**Exercise instructions**
Strip out all images, then restate the data verbatim.

**Recorded data**
↓↓↓

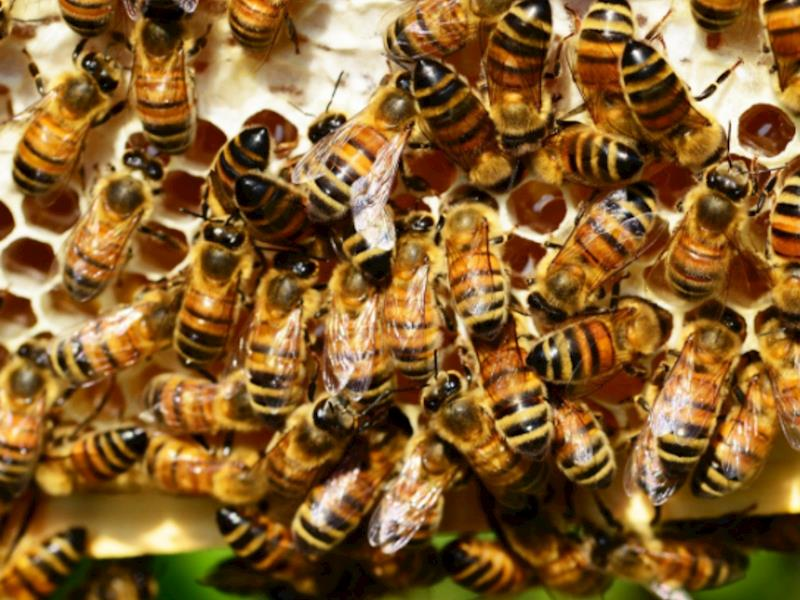 Auckland Bees - help the bee population - Givealittle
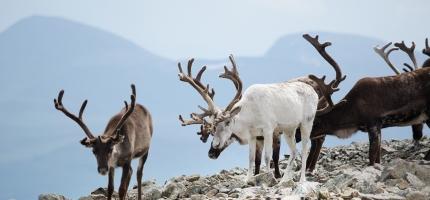 Slik skal villreinen i Nordfjella fjernast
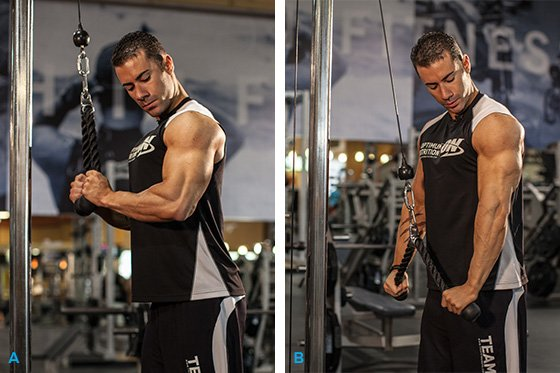 Arms By Alex: Strong Biceps And Triceps Workout ...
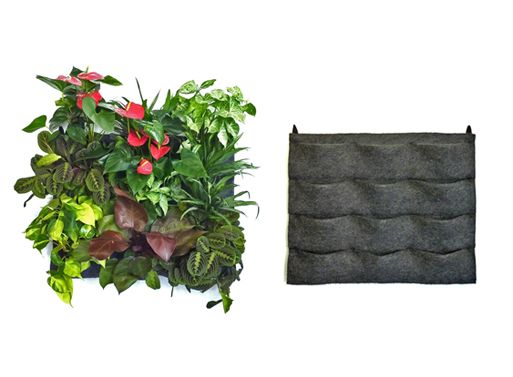 Verde Verticale Moduli da 12 Tasche - Giardino Pensile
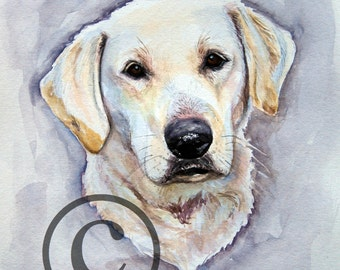 Yellow Lab- Print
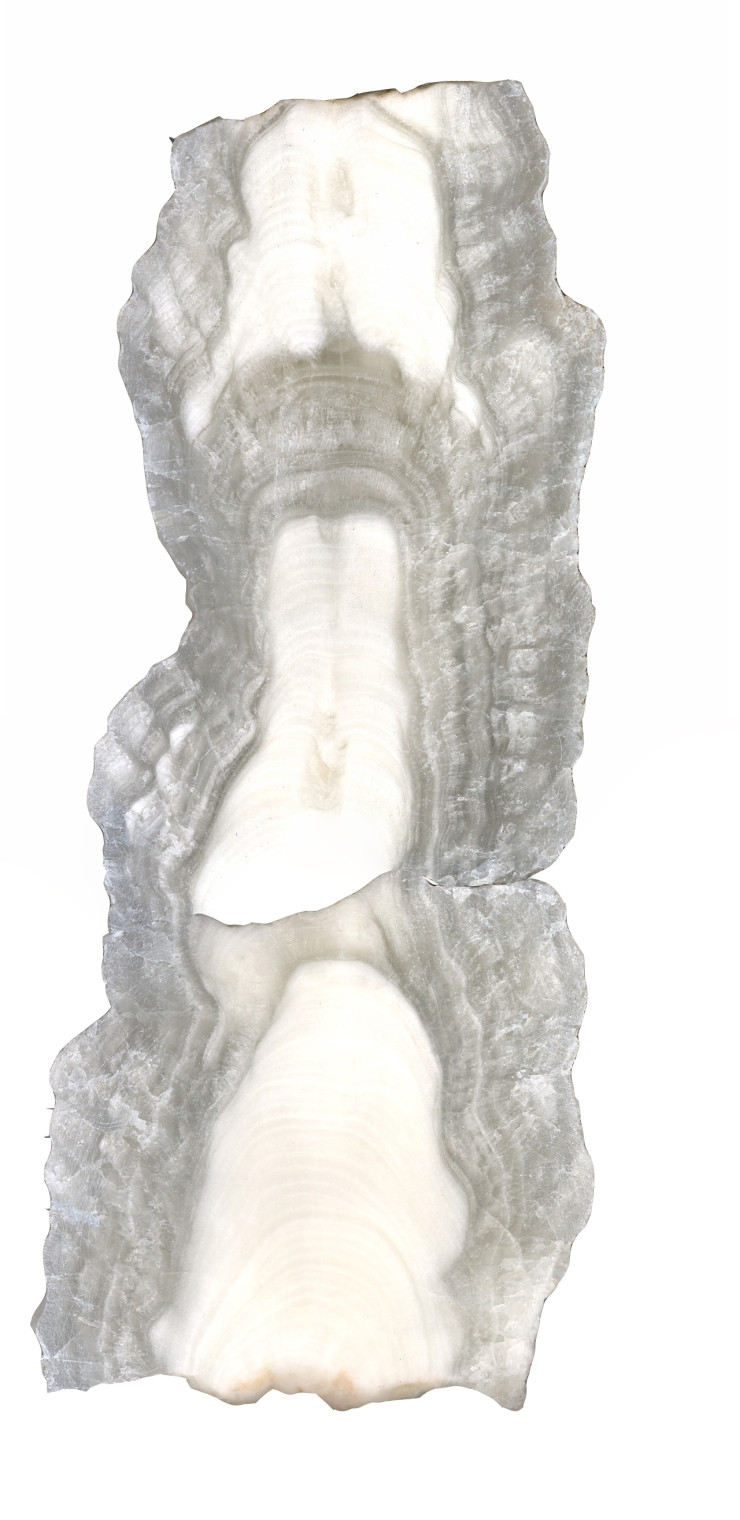 cross section of stalagmite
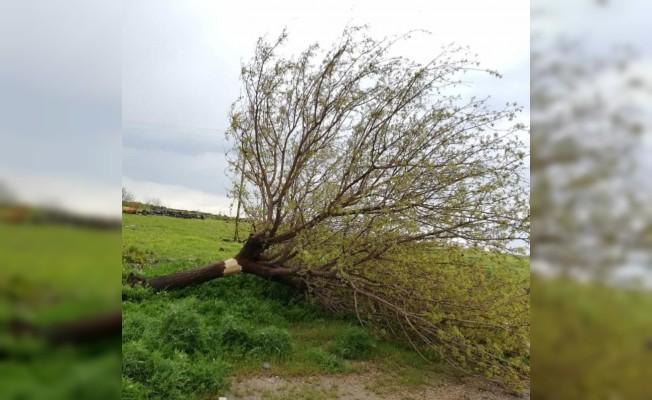 Hortum ağaçları, elektrik direklerini devirdi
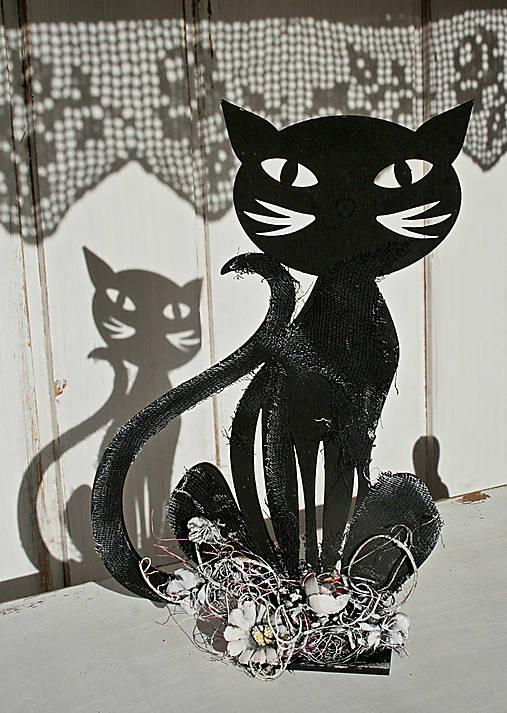 Čierna mačička DVD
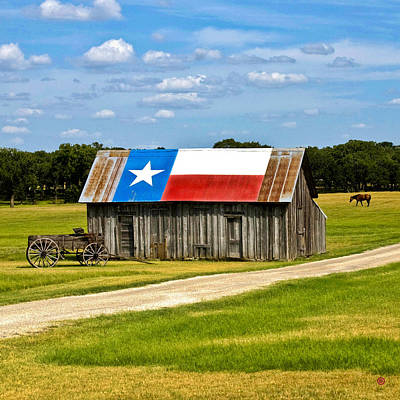 Texas Barn Flag Art Print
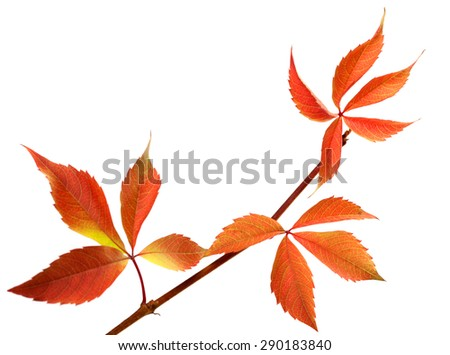Orange autumnal twig of grapes leaves (Parthenocissus quinquefolia foliage). Isolated on white background. - stock photo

↑↑↑

**Solved problem**
 Auckland Bees - help the bee population - Givealittle
 Slik skal villreinen i Nordfjella fjernast
 Arms By Alex: Strong Biceps And Triceps Workout ...
 Verde Verticale Moduli da 12 Tasche - Giardino Pensile
 Yellow Lab- Print
 cross section of stalagmite
 Hortum ağaçları, elektrik direklerini devirdi
 Čierna mačička DVD
 Texas Barn Flag Art Print
Orange autumnal twig of grapes leaves (Parthenocissus quinquefolia foliage). Isolated on white background. - stock photo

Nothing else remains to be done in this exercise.